I find the diplomacy aspect of the game severely lacking. Speaking to another race is useful only to see what tech, planets and ships they have (which in turn means there's little for the intelligence aspect of the game to do), and to trade for tech. Stardock say they want the AI to act like a human, yet the AI can threaten you, or tell you when it's coming to your assistance, yet you can't do the same to it. Space in GC2 feels very lonely because there's not much reason to talk to the other races, and so I personally feel the random Empires of SE3 had more personality because you'd threaten each other, make demands, and work your way up various levels of treaty which would in turn effect trade. There's really no reason to ally in GC2 since it merely helps them go for an alliance victory, and there's zero cost for them failing to honour an alliance in a time of war (or you for that matter), barring the difficulty in regaining that alliance later.
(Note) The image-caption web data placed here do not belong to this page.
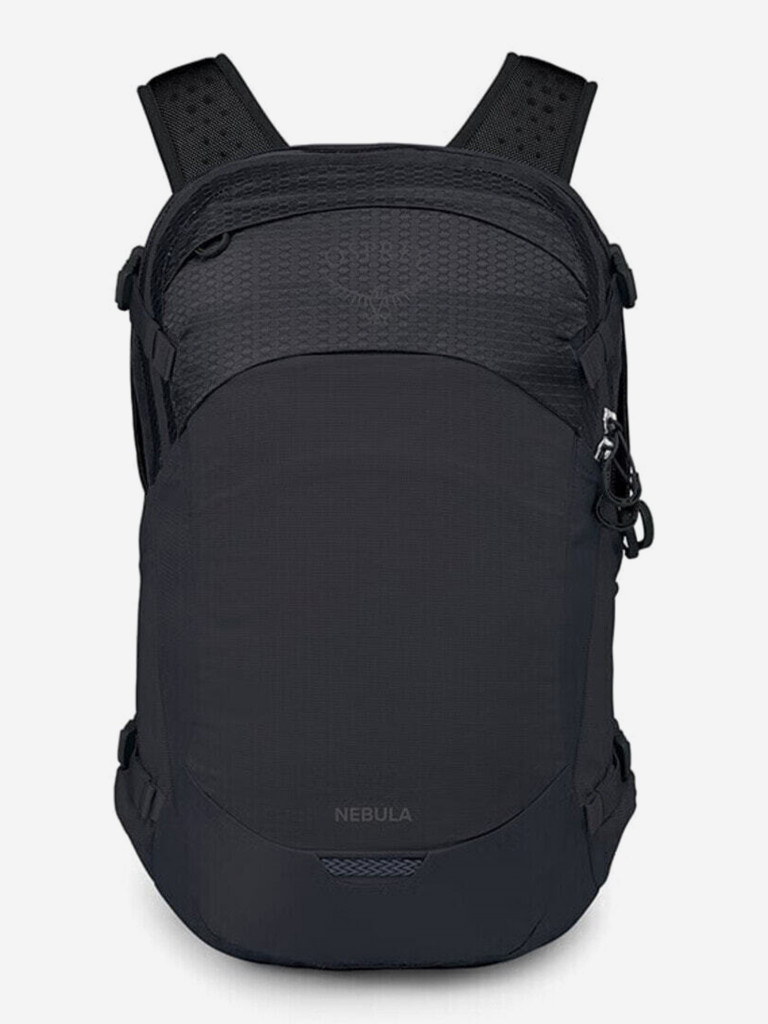 Рюкзак Osprey Nebula 32 л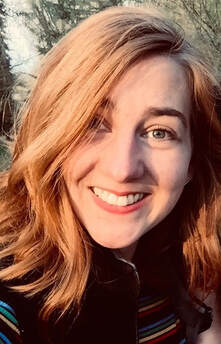 Daniela C. Roessler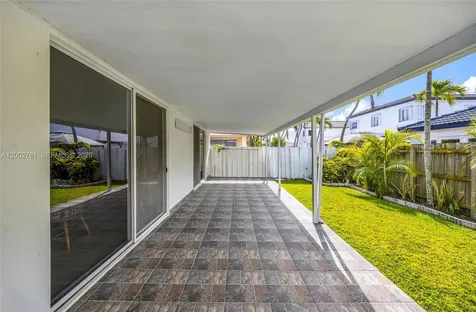7972 NW 198th Street Hialeah FL 33015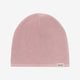 Huttelihut Детска вълнена шапка merino Beanie Woodrose
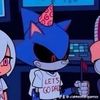 r34dy4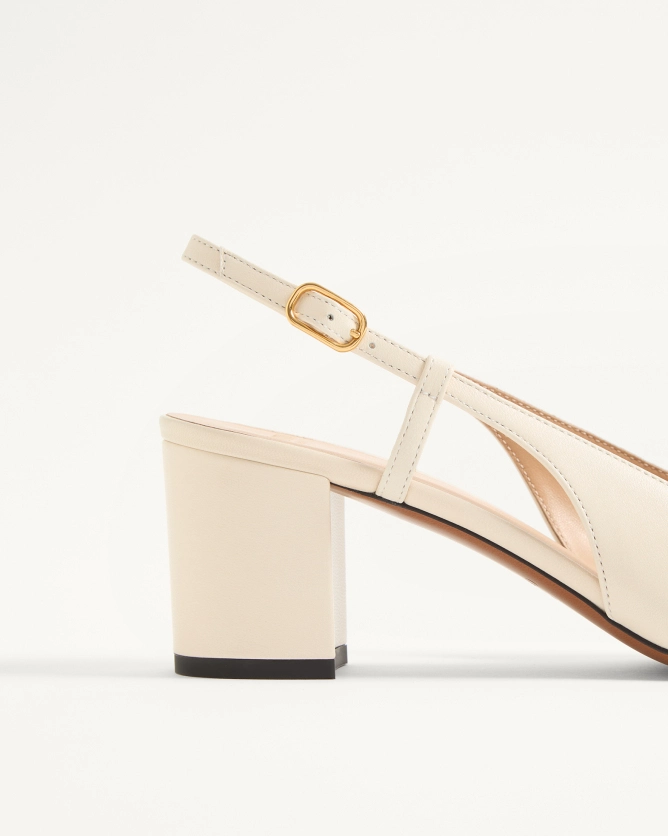 Valentino Shoes VALET DU ROI Suede Lace-Up High Heels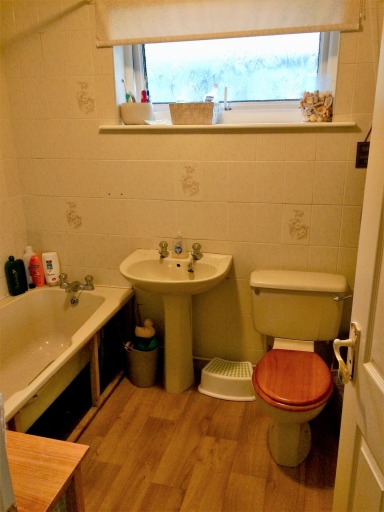 image0
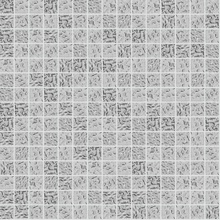 Bisazza Oro Bis 022BO1006BR 44367 Mozaika 32,2x32,2 cm, Itálie - fotografie 1 - foto 1
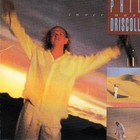 Phil Driscoll - Inner Man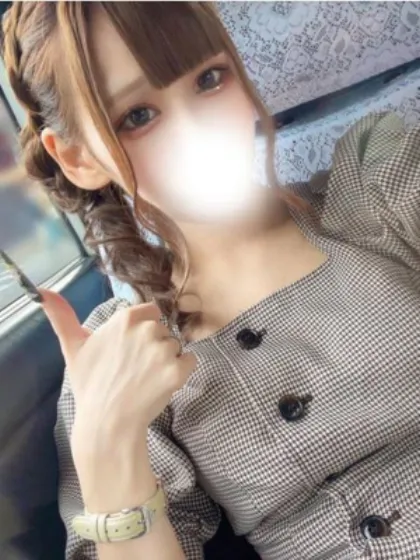 さゆロイヤルクラブ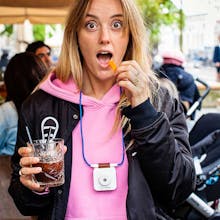 Roader gallery image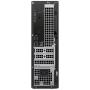 PC Dell Pro Slim Essential QVS1260 Intel Core i7-14700/ 16GB/ 512GB SSD/ Win11 Pro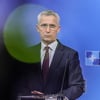 Očekuje se da će od Stoltenberga biti zatraženo da ostane na čelu NATO-a još godinu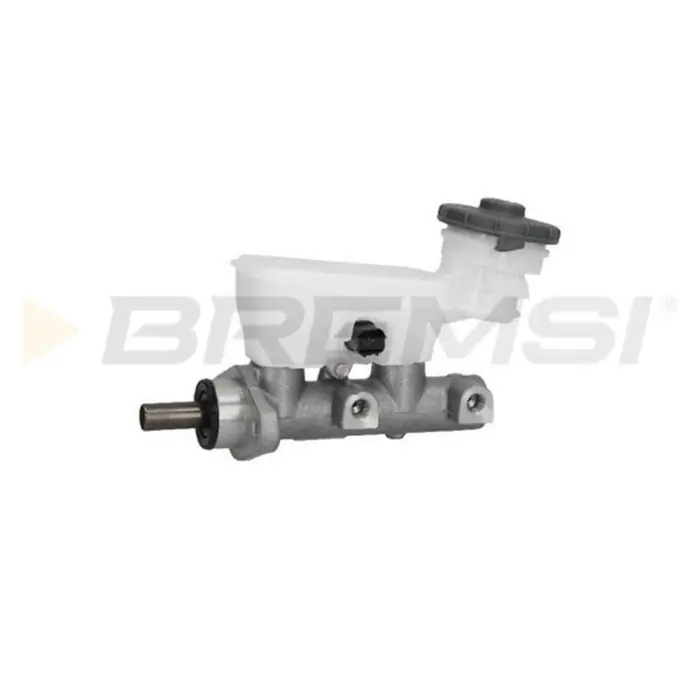 Cilindro Maestro Del Freno Honda Cr-v Ii Pb1155 46100-s9a-a62 Bremsi Offerta Del Giorno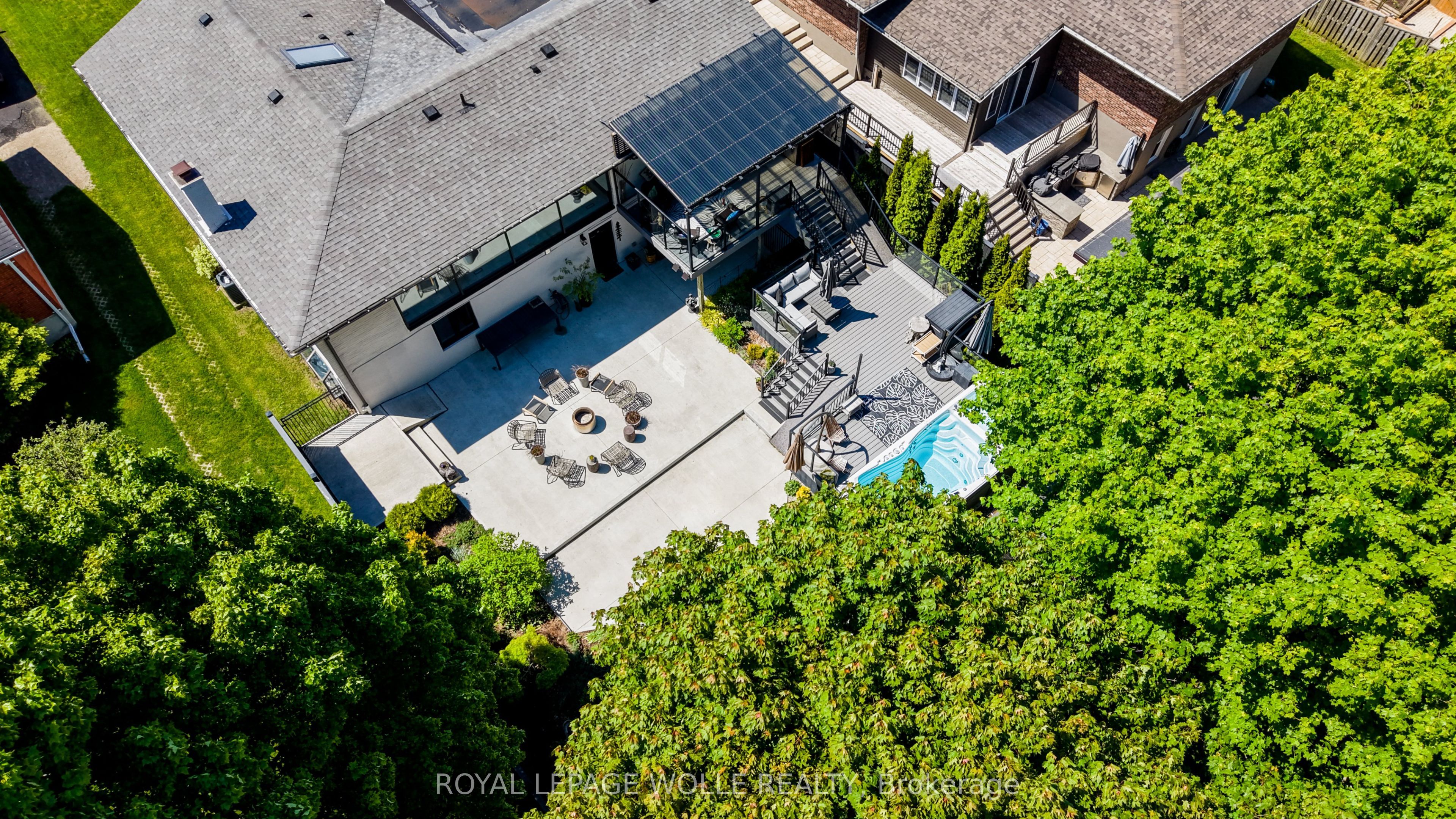 Listing 138986 Image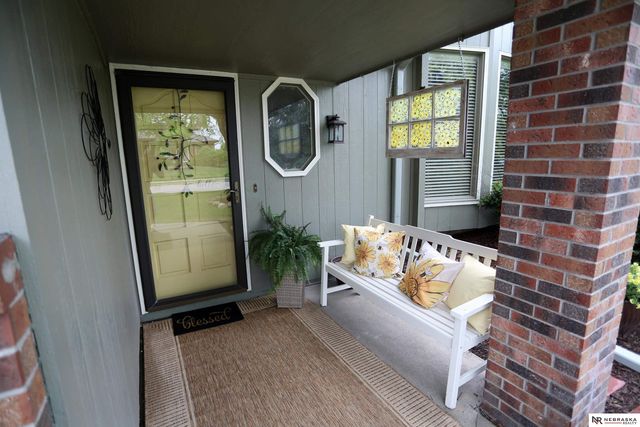 15205 Dayton Street, Omaha, NE 68137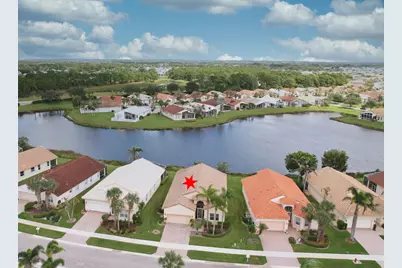 320 NW Millpond Lane, Port Saint Lucie, FL 34986 - Photo 5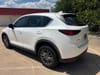 7 thumbnail image of  2018 Mazda CX-5 Sport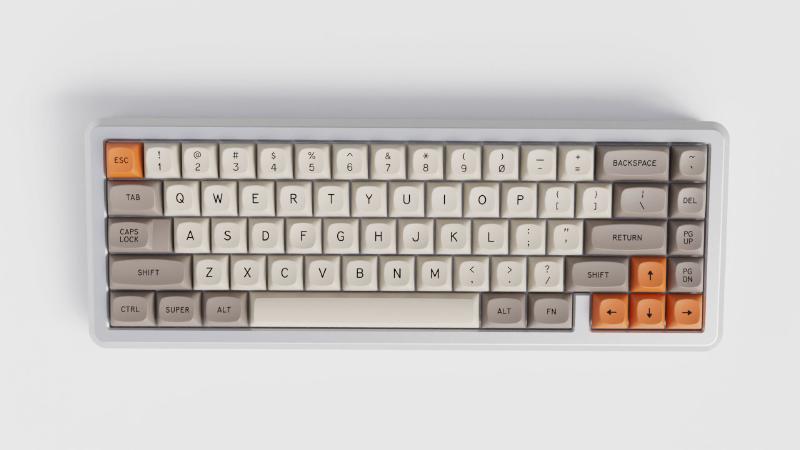 Featured image of post MTNU: September update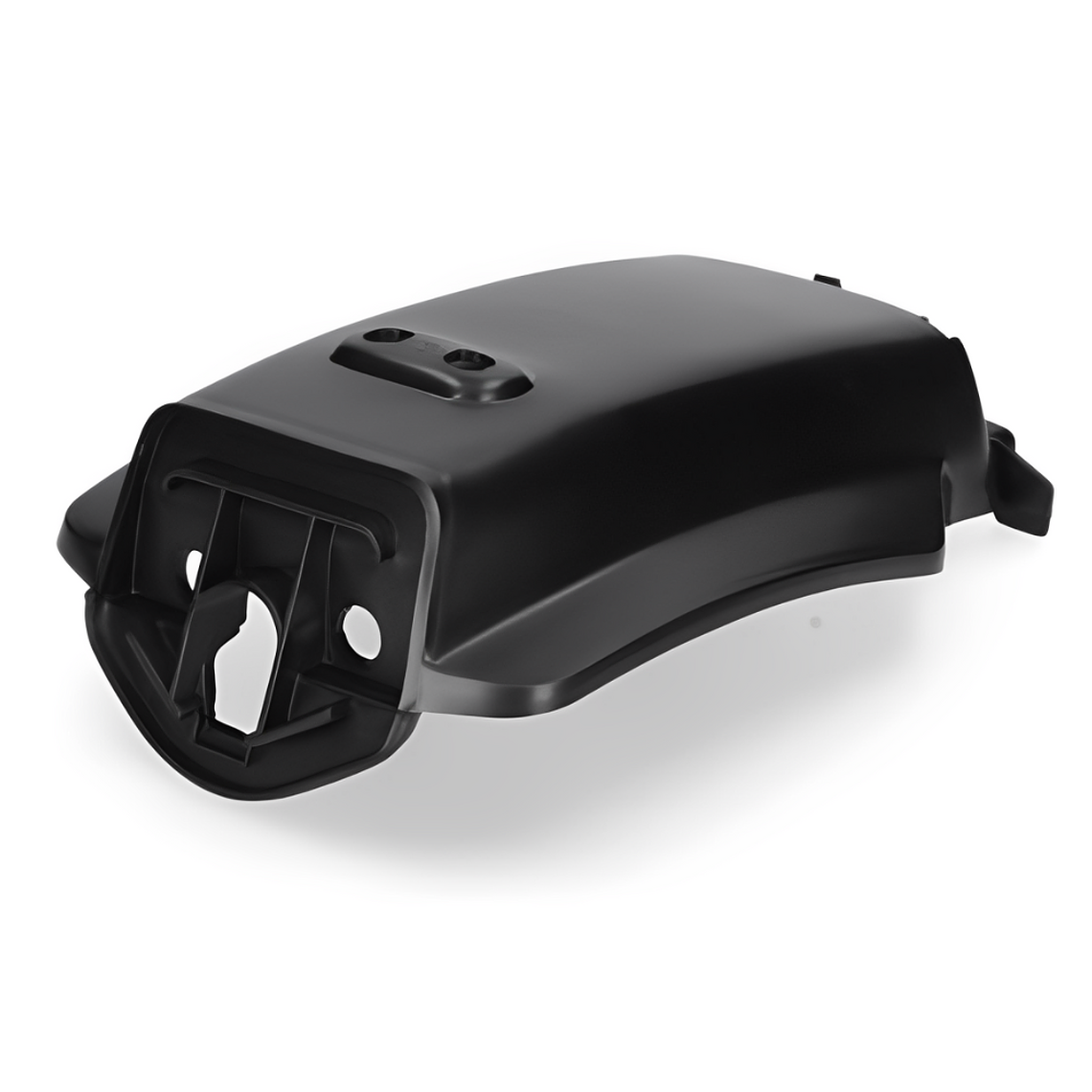 Guarda-Lamas Traseiro Yamaha DT 50 LC 2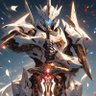 MrDoomDzx 的头像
But the element of the game that really irks me is the UI. In the post-mortem, Brad said he'd learned you need to bring in fresh beta testers for each stage of development. He's right, and the fact that they didn't shows, simply because the UI falls apart in so many areas and smells of people getting used to "working around" problems. One glaringly obvious area is the fact you cannot order an upgrade for a stacked ship, or ship in a fleet, but you can upgrade that ship by choosing a mass upgrade from another ship. Also, Brad has talked about a game freed from the CD, but the game fails to provide a lot of valuable information, meaning you are tied to the manual!! There is no way to find out what a starbase module does without researching it and trying to upgrade a starbase (assuming it's the right type), so you need to refer to the manual. There's no way to find out your current logistics value without going to the research screen and adding up numbers from the logistics path. There's no way to find the logistics value of a ship unless you stack it with another ship... it's in the manual, but they've since changed the values!! Don't even get me started on auto-centring on a selected ship, or automatically moving to the next ship. The fact that some commands have tool tips while others mysteriously don't. That hotkeys exist for almost, but not all the main controls. The way it's impossible to see a planets focus without visiting the planet. That the starbase list is hidden as a tab in the ship view. That sometimes the game uses dropdown boxes while other times it uses lists you click through one at a time. That many items aren't sorted in alphabetical order. That you can reverse a sort order by clicking the name, but this isn't documented. That some races racial abilities are hidden while others aren't. That you can overwrite racial abilities, but not restore them. That the custom race's built-in racial abilities aren't customisable in-game (making the whole custom race thing bloody pointless).
The list goes on and on. I created a topic over on the SD forums detailing no less than fourty seperate UI problems. Since then I've discovered at good twenty more, but I just can't be bothered to keep interrupting my game to note them down anymore, especially as 1.1, while a good patch especially in the AI areas, just failed to correct almost every UI problem documented (and the inability to upgrade ships in most circumstances is not exactly a low profile issue).
The game is really fun to play, don't get me wrong, though there are some things I think the Space Empires series did better (and some differences in GC I enjoy) I love it, but the whole thing is just lacking that final spit and polish that makes a professional product. Every time I encounter a problem I'm just left wondering, WTF didn't a beta tester spot this? Why wasn't this fixed?